QUESTÃO 1 ▸ Copie palavra por palavra a parte do texto sobre o dízimo nas igrejas que vai de "Dízimo nas igrejas: milhões" até "segundo a Receita Federal.", com os dois extremos incluídos.
QUESTÃO 2 ▸ Quais são todas as pessoas mencionadas pelo nome no texto sobre o dízimo nas igrejas?

___ TRECHO DO TEXTO

Dízimo nas igrejas: milhões arrecadados e livres de fiscalização
Dinheiro dos fiéis desviado, depositado em conta de pastores e até transportado em malas para outros países. As denúncias que pipocam todos os dias refletem o desmando e a falta de fiscalização pública com a arrecadação milionária das igrejas, que em 2009 foi de R$ 303 milhões no Estado, segundo a Receita Federal.
O dado refere-se a 897 igrejas que têm registro na Receita Federal no Espírito Santo. Mas a cifra pode ser ainda maior, uma vez que são as próprias igrejas que dizem ao fisco quanto arrecadaram. Não há notas ou recibos que comprovem a origem desses valores. Cálculos feitos só com base no número de evangélicos apontam que a arrecadação pode chegar a R$ 520 milhões por ano.
A necessidade de fiscalização parece mais relevante quando se leva em conta o fato de as igrejas contarem com imunidade tributária garantida pela Constituição Federal. Elas são isentas de pagar impostos a municípios, Estado e União. Algo que muitos , como o advogado tributarista Ricardo Dalla, defendem que precisa ser revisto. “As igrejas são tratadas com liberdade total. A elas é dada carta branca, sem uma fiscalização pública efetiva. Isso precisa mudar”, diz.
Imunidade
Dalla destaca que para ter imunidade tributária é preciso provar a prestação de um serviço público essencial. Mas explica que hoje não existe autoridade pública que faça a conferência dos serviços efetivamente prestados pelas igrejas.
As denominações religiosas são obrigadas a apresentar à Receita Federal uma declaração anual de informações de pessoas jurídicas (DIPJ), em que dizem o quanto arrecadaram no ano e como aplicaram os recursos. Eventualmente é feita uma outra declaração de créditos de tributos federais, quando precisam quitar algum tipo de débito.
Fora isso, suas receitas não passam por acompanhamento público. As irregularidades só são encontradas a partir de denúncias ou de indícios de fraude, sonegação ou enriquecimento ilícito. “Quando há algo que nossas análises indiquem”, diz Ivon Pontes Schayder, delegado-adjunto da Receita Federal.
O acompanhamento da arrecadação do dízimo, que vai desde a doação até a entrada no caixa – incluindo a aplicação do dinheiro –, acaba sendo feito pelas próprias igrejas. E cada uma adota suas regras.
Vulnerável
Esse é um processo que o Ministério Público Estadual aponta como vulnerável, pois as doações em geral são feitas em dinheiro, sem nota ou recibo, e passam pelas mãos de inúmeras pessoas. E em qualquer etapa podem ocorrer irregularidades. A Igreja Evangélica Batista de Vitória chegou a receber doações do advogado Beline Ramos, acusado de sonegação fiscal.

______
___ DADOS FORNECIDOS

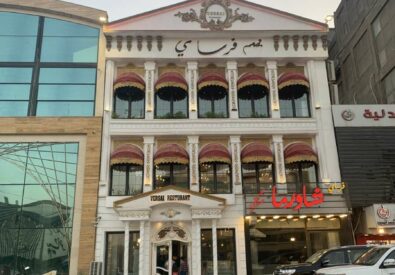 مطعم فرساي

______
___ DADOS FORNECIDOS

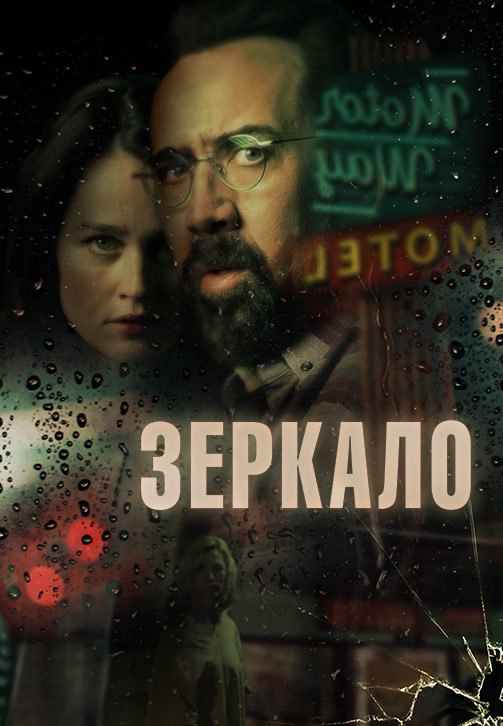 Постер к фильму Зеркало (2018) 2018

______
___ DADOS FORNECIDOS

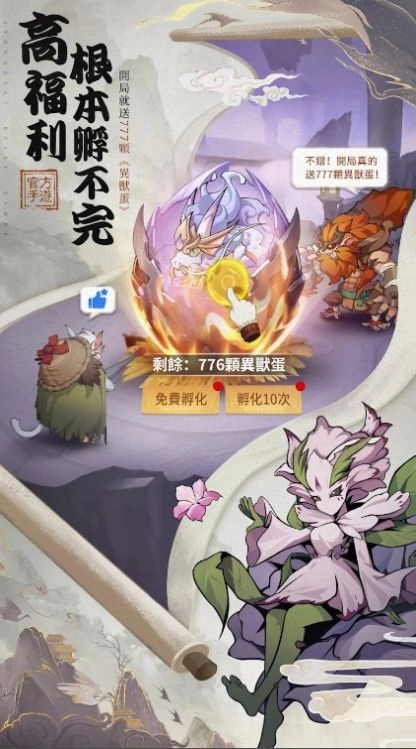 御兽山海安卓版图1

______

RESPOSTA 1 ▸
Dízimo nas igrejas: milhões arrecadados e livres de fiscalização
Dinheiro dos fiéis desviado, depositado em conta de pastores e até transportado em malas para outros países. As denúncias que pipocam todos os dias refletem o desmando e a falta de fiscalização pública com a arrecadação milionária das igrejas, que em 2009 foi de R$ 303 milhões no Estado, segundo a Receita Federal.

RESPOSTA 2 ▸
- Ricardo Dalla
- Ivon Pontes Schayder
- Beline Ramos